Los contratos que tuvieron mayor impacto en el complejo fueron los de especialistas que trabajaban directamente en el Pentágono. El número de estos contratistas creció tan rápida y caóticamente en las dos décadas posteriores a la Guerra Fría que los altos funcionarios del Pentágono ni siquiera conocían el alcance total de su número y alcance. En 2010, el entonces secretario de Defensa, Robert M. Gates, incluso confesó haber El Correo de Washington a los reporteros Dana Priest y William M. Arkin que no pudo determinar cuántos contratistas trabajaban en la Oficina del Secretario de Defensa, que incluye toda la parte civil del Pentágono.

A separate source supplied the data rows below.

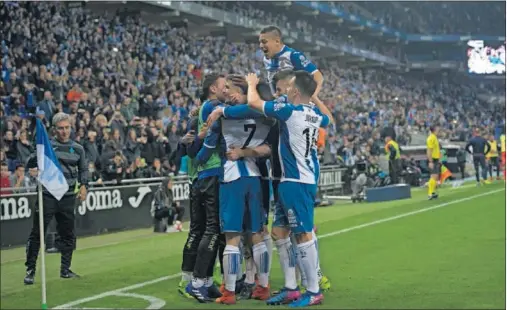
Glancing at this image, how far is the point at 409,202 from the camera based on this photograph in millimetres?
21438

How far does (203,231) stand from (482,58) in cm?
4699

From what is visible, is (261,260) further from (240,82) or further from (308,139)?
(240,82)

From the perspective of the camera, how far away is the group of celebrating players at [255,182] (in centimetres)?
739

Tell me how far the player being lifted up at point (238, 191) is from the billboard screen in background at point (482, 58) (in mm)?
47121

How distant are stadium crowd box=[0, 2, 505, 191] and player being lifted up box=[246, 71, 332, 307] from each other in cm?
367

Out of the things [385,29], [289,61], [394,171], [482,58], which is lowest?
[394,171]

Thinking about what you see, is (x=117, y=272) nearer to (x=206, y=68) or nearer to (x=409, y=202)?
(x=409, y=202)

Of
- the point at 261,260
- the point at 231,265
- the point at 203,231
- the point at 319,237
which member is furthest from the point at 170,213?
the point at 231,265

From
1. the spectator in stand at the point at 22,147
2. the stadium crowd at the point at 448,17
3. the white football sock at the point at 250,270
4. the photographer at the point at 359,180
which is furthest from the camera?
the stadium crowd at the point at 448,17

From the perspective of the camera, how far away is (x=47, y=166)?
8.38 m

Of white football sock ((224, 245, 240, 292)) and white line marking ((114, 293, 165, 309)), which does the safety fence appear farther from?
white football sock ((224, 245, 240, 292))

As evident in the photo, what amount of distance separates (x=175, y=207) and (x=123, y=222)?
1.14m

Aunque legalmente se les prohibía asumir tareas que eran “funciones gubernamentales inherentes”, en la práctica estos contratistas invadieron constantemente lo que siempre se había considerado funciones gubernamentales. Los contratistas podían pagar salarios y honorarios de consultoría mucho más altos que las agencias gubernamentales, por lo que oficiales experimentados del Pentágono y la CIA pronto dejaron sus trabajos en la administración pública por decenas de miles para ocupar puestos excelentes en empresas que a menudo pagaban el doble que el gobierno por el mismo trabajo.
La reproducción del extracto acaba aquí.